_ACTIVITY_: Pictures excluded, reproduce exactly the lines below from the one with "Buchstabe b des" through the one with "Prinect Business Manager", both included.

_INPUT RECORDS_:
-=-=-=-=-

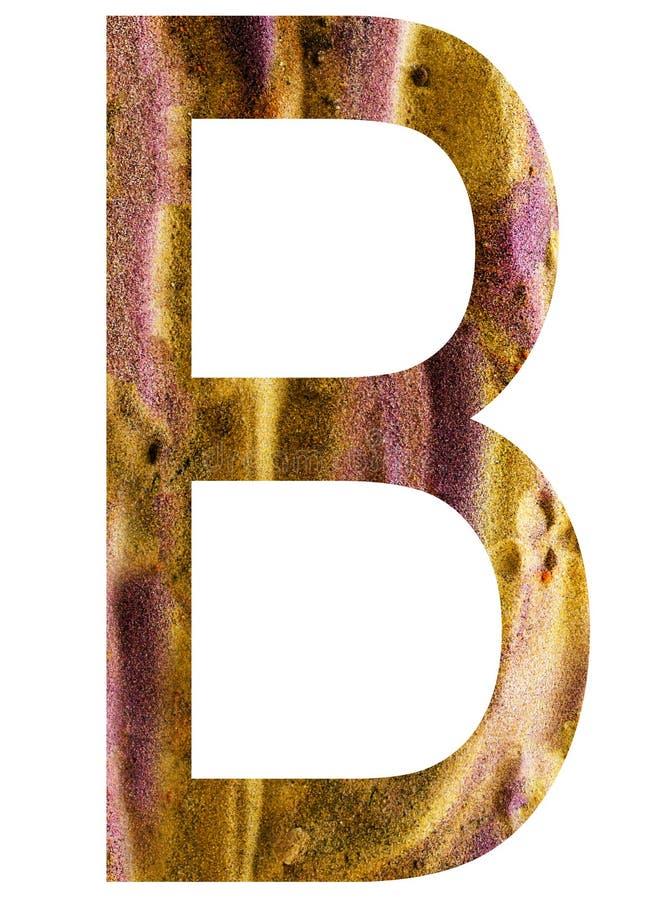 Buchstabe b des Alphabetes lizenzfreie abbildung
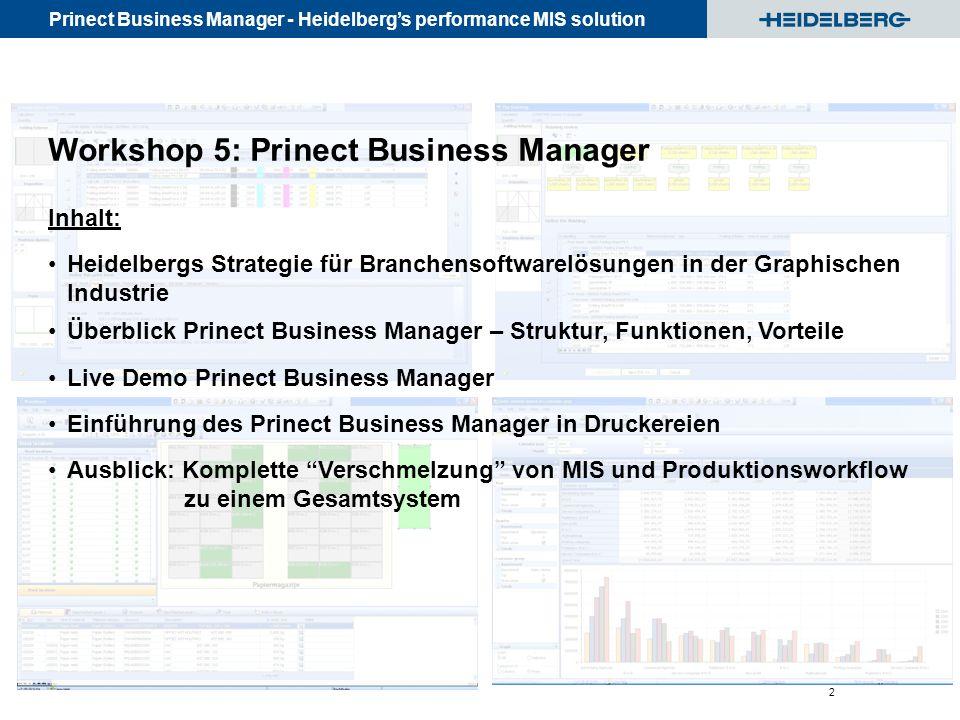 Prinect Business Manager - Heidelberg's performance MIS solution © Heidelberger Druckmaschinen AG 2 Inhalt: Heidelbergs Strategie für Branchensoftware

-=-=-=-=-

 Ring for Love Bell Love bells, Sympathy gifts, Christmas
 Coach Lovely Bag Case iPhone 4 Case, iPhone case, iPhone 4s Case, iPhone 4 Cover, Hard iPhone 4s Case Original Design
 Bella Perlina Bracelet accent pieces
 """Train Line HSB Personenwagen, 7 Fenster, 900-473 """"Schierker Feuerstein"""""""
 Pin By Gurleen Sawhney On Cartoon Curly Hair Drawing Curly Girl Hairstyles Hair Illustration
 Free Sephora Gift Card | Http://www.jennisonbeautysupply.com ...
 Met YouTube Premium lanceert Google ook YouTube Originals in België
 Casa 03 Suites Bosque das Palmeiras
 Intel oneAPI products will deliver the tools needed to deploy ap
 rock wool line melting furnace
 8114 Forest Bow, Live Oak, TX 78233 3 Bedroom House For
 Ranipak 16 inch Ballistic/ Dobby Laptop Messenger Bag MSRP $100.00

-=-=-=-=-

_PROBLEM SOLUTION_:
 Buchstabe b des Alphabetes lizenzfreie abbildung
 Prinect Business Manager - Heidelberg's performance MIS solution © Heidelberger Druckmaschinen AG 2 Inhalt: Heidelbergs Strategie für Branchensoftware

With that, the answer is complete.